A recent State Bank of India (SBI) report highlights the evolving trends in investment activity and the increasing importance of External Commercial Borrowings (ECBs) in financing India's economic growth. It also reflects rising private sector participation and a robust capital formation trend.

Investment Trends in India:

  • Total Investment Announcements reached ?32.01 lakh crore during April–December 2024 (9MFY25), up 39% from the same period in FY24.
  • The private sector accounted for 70% of investments in 9MFY25, up from 56% in FY24, indicating rising business confidence.
  • Gross block of Indian corporates rose to ?106.5 lakh crore (March 2024), from ?73.94 lakh crore in March 2020—an addition of over ?8 lakh crore annually.
  • Capital Work in Progress stood at ?13.63 lakh crore, reflecting ongoing infrastructure and industrial projects.
  • Household Net Financial Savings (HNFS) improved to 5.3% of GDP in FY24 from 5.0% in FY23.
  • Investment-to-GDP ratio improved, with:
    • Government investment at 4.1% of GDP (FY23) — highest since FY12.
    • Private corporate investment rising to 11.9% in FY23, projected to reach 12.5% in FY24.

What are External Commercial Borrowings (ECBs)?

ECBs refer to loans raised by Indian entities from foreign lenders, including commercial banks, export credit agencies, and institutional investors. These borrowings are regulated by the Reserve Bank of India (RBI) and used for purposes like capital expansion, modernization, and infrastructure development.

Current Status of ECBs (as of Sept–Nov 2024):

  • Outstanding ECBs stood at $190.4 billion (Sept 2024).
    • Private sector share: 63% (~$97.6 billion).
    • Public sector share: 37% (~$55.5 billion).
  • Of the total, non-Rupee and non-FDI ECBs accounted for $154.9 billion.
  • ECBs registered (April–Nov 2024): $33.8 billion, mainly for capital goods import, local capex, and new projects.
  • Cost of ECBs declined to:
    • 6.6% average during April–November 2024.
    • 5.8% in November 2024, down by 71 basis points from the previous month.
  • Hedging practices: Private companies hedge about 74% of their ECB exposure, essential for managing currency risk.
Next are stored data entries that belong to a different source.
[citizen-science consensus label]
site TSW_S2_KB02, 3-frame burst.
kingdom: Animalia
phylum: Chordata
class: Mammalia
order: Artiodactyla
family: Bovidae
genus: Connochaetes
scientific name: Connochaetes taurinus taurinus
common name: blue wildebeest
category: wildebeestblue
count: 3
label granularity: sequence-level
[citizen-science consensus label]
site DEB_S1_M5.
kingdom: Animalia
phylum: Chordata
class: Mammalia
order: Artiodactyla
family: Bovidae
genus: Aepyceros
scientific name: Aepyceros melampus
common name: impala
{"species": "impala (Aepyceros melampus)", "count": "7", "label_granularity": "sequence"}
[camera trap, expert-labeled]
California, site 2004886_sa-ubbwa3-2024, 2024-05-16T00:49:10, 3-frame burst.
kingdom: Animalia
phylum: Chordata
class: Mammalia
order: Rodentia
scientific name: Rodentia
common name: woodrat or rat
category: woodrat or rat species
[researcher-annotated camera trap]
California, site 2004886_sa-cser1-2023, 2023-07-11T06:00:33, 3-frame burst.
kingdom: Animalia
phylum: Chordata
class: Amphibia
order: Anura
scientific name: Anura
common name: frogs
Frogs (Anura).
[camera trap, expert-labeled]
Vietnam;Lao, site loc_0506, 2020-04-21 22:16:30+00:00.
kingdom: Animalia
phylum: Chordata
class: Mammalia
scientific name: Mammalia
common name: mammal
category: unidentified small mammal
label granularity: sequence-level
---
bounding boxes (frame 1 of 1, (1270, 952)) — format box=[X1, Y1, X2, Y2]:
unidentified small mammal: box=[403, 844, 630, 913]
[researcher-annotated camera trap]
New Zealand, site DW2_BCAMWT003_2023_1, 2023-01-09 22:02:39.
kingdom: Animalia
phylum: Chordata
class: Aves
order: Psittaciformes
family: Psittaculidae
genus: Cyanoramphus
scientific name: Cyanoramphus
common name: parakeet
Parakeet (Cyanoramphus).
Why Are ECBs Important for India?

  • Bridging Capital Gaps: Domestic markets may not meet the capital needs of large projects.
  • Lower Interest Rates: ECBs often offer cheaper financing than domestic loans.
  • Infrastructure Financing: Key source of funds for sectors needing long-term investment.
  • Foreign Exchange Access: Supports imports, modernization, and technology adoption.
  • Private Sector Expansion: Enables firms to grow, diversify, and remain globally competitive.

Challenges and Risks:

  • Currency Risk: Rupee depreciation can raise repayment costs.
  • Interest Rate Risk: Linked to global rates (e.g., LIBOR/SOFR), which can rise unpredictably.
  • Hedging Costs: Though necessary, hedging adds to borrowing costs.
  • Global Dependency: Exposure to international financial volatility.
  • Regulatory Constraints: RBI norms on end-use, maturity, and cost ceilings can reduce flexibility.
  • Over-Borrowing Risk: Mismanagement can lead to unsustainable debt levels and strain forex reserves.

Clarification on ECB Liability Data:

  • Some media reports mistakenly cited India’s ECB stock as $273 billion.
  • The actual ECBs, as per RBI (Sept 2024), stand at $190.4 billion.
  • The inflated figure includes $72 billion in FPI (Debt), which should not be classified as ECBs.

Way Forward:

  • Regulatory Refinement: Simplify ECB rules for strategic sectors and long-term projects.
  • Encourage Hedging: Make risk management more affordable and accessible.
  • Prudent Borrowing: Promote ECBs for infrastructure, exports, and modernization rather than working capital.
  • Monitoring and Oversight: Ensure transparency and prevent over-leverage.
  • Strengthen Domestic Financing: To reduce overdependence on foreign borrowing.